News:

MASM32 SDK Description, downloads and other helpful links
MASM32.com New Forum Link
masmforum WebSite

GetTickCount from Win32 API

Started by cork, July 10, 2010, 12:39:05 PM

Previous topic - Next topic

cork

I'm just getting my feet wet with x86 assembly. Previously I've done some Win32 programming using C and the Win32 API, so I have a little understanding.

Using MASM32 I do this:
     invoke  GetTickCount

The GetTickCount call returns a DWORD. My question is where does this DWORD get stored? In a register? On the stack? If its passed back in a 32-bit register, which one... and also whether that register is always used for return value from a Win32 API call?

Oh, and I'm using 64-bit Windows Vista, and assembling using MASM32.

jj2007

It gets returned in eax - always. Here are some tips for register usage etc.

Welcome to the Forum :thumbu

dedndave

QuoteIt gets returned in eax - always.
unless it is RAX   :P

welcome to th forum   :U

jj2007

Quote from: dedndave on July 10, 2010, 03:54:12 PM
Unless it is RAX   :P
hmmm... sure that works with invoke?
:wink

dedndave

pretty sure it won't   :bg
but, he said he's running 64-bit vista
i figured he was talking 64-bit
i see, now, the question was about win32 api

cork

Okay, thanks for the info about EAX. Now, I have a follow on question, if you don't mind - again related to the Win32 API.

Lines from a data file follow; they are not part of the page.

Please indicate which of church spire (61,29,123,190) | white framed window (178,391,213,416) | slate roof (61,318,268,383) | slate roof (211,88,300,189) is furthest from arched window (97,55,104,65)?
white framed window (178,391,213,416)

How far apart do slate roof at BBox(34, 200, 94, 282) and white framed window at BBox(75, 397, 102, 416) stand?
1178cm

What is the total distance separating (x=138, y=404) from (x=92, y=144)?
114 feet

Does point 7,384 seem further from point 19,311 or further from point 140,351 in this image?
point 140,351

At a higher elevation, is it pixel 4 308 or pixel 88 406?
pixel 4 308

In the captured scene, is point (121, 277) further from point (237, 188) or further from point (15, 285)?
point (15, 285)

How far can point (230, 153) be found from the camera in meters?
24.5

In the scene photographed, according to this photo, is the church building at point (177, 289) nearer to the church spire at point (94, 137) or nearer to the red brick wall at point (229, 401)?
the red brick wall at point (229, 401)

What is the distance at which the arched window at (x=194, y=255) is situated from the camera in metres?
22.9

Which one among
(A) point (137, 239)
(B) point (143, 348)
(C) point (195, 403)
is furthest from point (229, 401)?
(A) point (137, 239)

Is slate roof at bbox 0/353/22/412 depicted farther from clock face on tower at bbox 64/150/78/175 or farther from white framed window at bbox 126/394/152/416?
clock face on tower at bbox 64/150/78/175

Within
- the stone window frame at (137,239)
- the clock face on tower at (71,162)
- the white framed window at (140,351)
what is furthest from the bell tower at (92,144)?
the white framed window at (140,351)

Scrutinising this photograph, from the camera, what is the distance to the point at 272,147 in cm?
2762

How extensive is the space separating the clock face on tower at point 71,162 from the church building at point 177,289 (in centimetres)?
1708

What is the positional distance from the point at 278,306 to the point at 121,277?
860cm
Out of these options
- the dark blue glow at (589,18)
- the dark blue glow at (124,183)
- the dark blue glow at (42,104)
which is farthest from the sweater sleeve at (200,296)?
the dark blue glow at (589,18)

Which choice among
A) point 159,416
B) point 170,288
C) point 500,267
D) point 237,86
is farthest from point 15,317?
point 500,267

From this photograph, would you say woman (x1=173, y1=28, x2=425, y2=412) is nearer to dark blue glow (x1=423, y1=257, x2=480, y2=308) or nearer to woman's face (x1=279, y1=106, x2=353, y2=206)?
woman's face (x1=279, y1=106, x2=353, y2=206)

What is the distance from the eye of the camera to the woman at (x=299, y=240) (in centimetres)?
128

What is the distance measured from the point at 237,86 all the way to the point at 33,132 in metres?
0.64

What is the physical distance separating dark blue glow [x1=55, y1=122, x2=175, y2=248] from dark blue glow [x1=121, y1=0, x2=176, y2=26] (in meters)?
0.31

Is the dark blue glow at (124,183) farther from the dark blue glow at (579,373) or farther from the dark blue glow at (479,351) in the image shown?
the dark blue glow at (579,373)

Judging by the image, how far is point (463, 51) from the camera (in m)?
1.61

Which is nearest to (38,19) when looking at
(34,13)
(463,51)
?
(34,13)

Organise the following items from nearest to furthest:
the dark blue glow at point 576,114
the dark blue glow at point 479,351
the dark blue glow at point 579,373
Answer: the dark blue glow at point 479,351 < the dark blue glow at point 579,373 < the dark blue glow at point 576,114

I am using the following two lines of code in MASM32:
   qwPerformanceCount  dq   0  ; 64-bits (SIGNED) (LARGE_INTEGER union)
   invoke QueryPerformanceCounter, ADDR qwPerformanceCount   

The qwPerformanceCount parameter is defined in Windows.h as:

typedef union _LARGE_INTEGER {
  struct {
    DWORD LowPart;
    LONG  HighPart;
  } ;
  struct {
    DWORD LowPart;
    LONG  HighPart;
  } u;
  LONGLONG QuadPart;
} LARGE_INTEGER, *PLARGE_INTEGER;

Is the value, in qwPerformanceCount, 8 consecutive bytes representing a 64-bit unsigned integer - stored in Little Endian order? Or do I have to access the most-significant bits separately and then the least-significant 32-bits separately?

Because the structure is defined in the following order - LowPart then HighPart, it looks like it is in the proper little endian order and that I can just see it as a little-endian 64-bit unsigned integer...

Sorry if i'm a little long-winded in my description. Better safe than sorry. I'm compiling using MASM32 to make a 32-bit EXE (I think!) and the platform I have MASM32 installed on is 64-bit Windows Vista.

dedndave

#6
in 32-bit code, there is no way to directly access the 64-bit integer in one instruction
if you look in the masm32\include\windows.inc file...
LARGE_INTEGER UNION
    STRUCT
      LowPart  DWORD ?
      HighPart DWORD ?
    ENDS
  QuadPart QWORD ?
LARGE_INTEGER ENDS

if you want to pass the address of the value, you can refer to LowPart or QuadPart, or the structure name
if you want to grab the values...

.data?
PerfCnt LARGE_INTEGER <>
.
.
.
.code
        INVOKE  QueryPerformanceCounter,offset PerfCnt
        mov     eax,PerfCnt.LowPart
        mov     edx,PerfCnt.HighPart

another approach is to use the stack...
        sub     esp,8
        INVOKE  QueryPerformanceCounter,esp
        pop     eax
        pop     edx

or
        push    edx
        push    eax
        INVOKE  QueryPerformanceCounter,esp
        pop     eax
        pop     edx


EDIT - oops - replaced GetTickCount with QueryPerformanceCounter - thanks Jochen   :P

Antariy

Quote
I am using the following two lines of code in MASM32:
   qwPerformanceCount  dq   0  ; 64-bits (SIGNED) (LARGE_INTEGER union)
   invoke QueryPerformanceCounter, ADDR qwPerformanceCount   

..................skipped....................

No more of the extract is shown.